Reflectie PO-Raad op Advies Plezier in Bewegen
Bewegen is meer dan bewegingsonderwijs. Met die belangrijke stelling onderschrijft het rapport van de Onderwijsraad, Sportraad en Raad voor de Volksgezondheid en samenleving het standpunten van de PO-Raad. Net als de PO-Raad vinden ook de andere raden samenwerking van scholen met lokale partners als gemeenten, sportverenigingen et cetera belangrijk. Ook ouders zijn er in belangrijke mate voor verantwoordelijk dat kinderen voldoende bewegen.

De PO-Raad kan zich niet vinden in het advies om de Inspectie van het Onderwijs te laten toezien op beweging op school. Dit druist in tegen de nieuwe manier van toezichthouden, waarbij de ze haar toezicht begint op bestuursniveau in plaats van op schoolniveau.

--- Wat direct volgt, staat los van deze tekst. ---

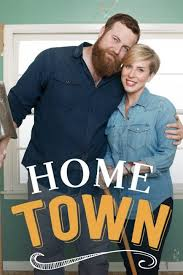 Home Town - Season 4 Episode 105 - Stay Awhile -- Private Retreats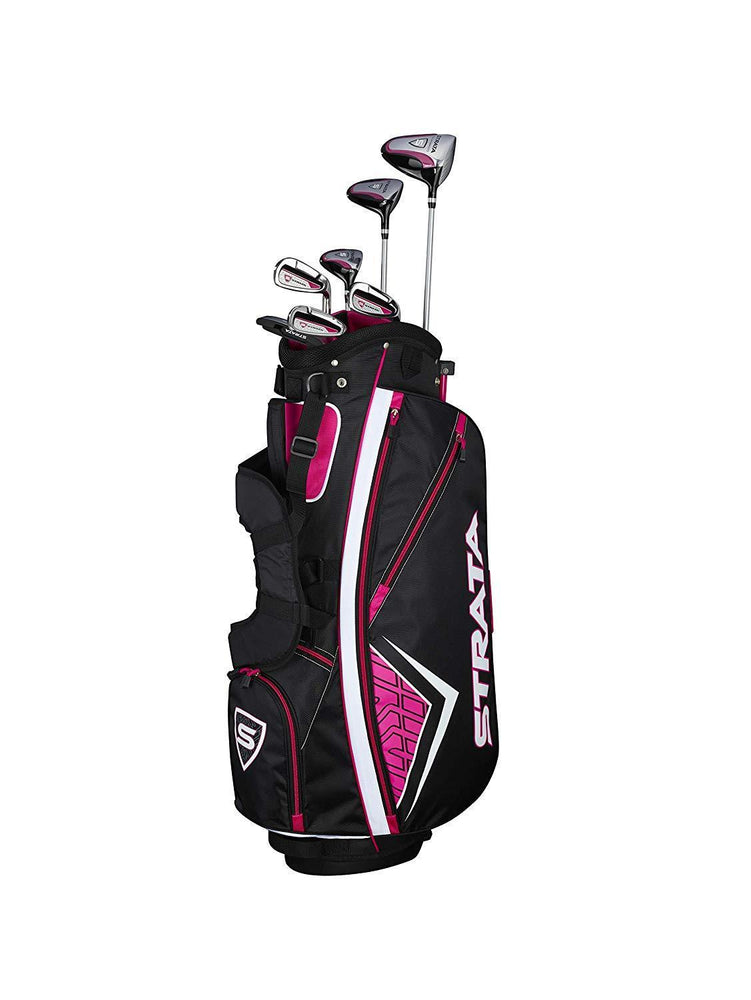 Strata Womens Complete Package 11Pc '19 Golf Stuff - Save on New and Pre-Owned Golf Equipment Right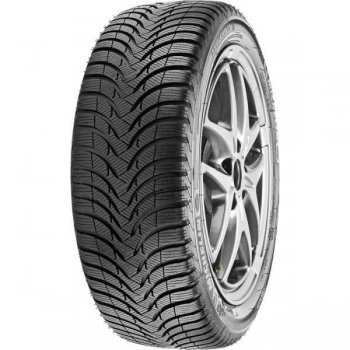 Anvelopa Iarna MICHELIN DOT 2018 Alpin A4 215/60 R17 96H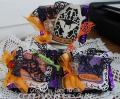 2013/10/23/CottageCutz_Halloween_Treat_Holders_by_Gingerbeary8.jpg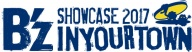 Bz-SHOWCASE-2007-Bz-In-Your-Town-Logo.jpg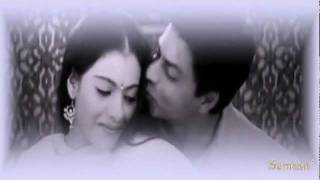 getlinkyoutube.com-Shahrukh Khan & Kajol - BABY I LOVE YOU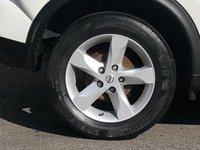 USED 2013 13 NISSAN JUKE 1.6 VISIA 5d 93 BHP LOW MILES/2 OWNER CAR/FINANCE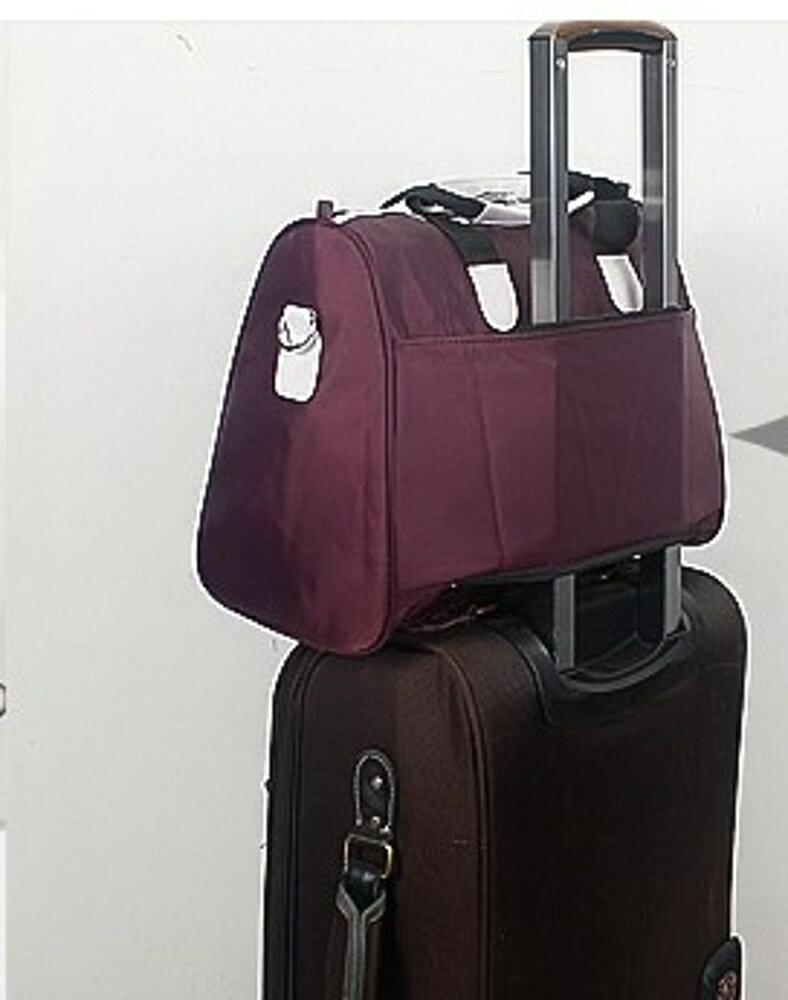 旅行袋旅游包手提旅行包大容量防水可折疊行李包男旅行袋出差待產包女士 清涼一夏钜惠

Daarbij vraagt ze zich af hoe de inspectie op een goede manier op bewegen op school kan toezien. Niet alleen zijn hiervoor te weinig inspecteurs, of het bewegen van goede kwaliteit is, is maar moeilijk beoordelen. Daarbij kijkt de inspectie nu vooral naar de algehele kwaliteit van onderwijs op een school en bij een schoolbestuur en specifieker naar taal en rekenen. Het is een enorme exercitie om ook bewegen, wat zich dus niet beperkt tot een moment op een dag, hierbij te betrekken.

De PO-Raad vindt verder dat er te makkelijk voorbij wordt gegaan aan de extra belasting voor scholen die verplicht meer bewegen op school met zich meebrengt. Scholen laten leerlingen waar het kan bewegen, in en buiten de gymles, op het schoolplein in de pauzes, in reguliere lessen. Dat verder opschalen is niet voor alle scholen haalbaar en gaat onvermijdelijk ten koste van andere vakken.
Hoewel de raden stellen dat bewegen een gedeelde verantwoordelijkheid is, lijkt de hoofdverantwoordelijkheid met het advies alsnog bij de school te liggen.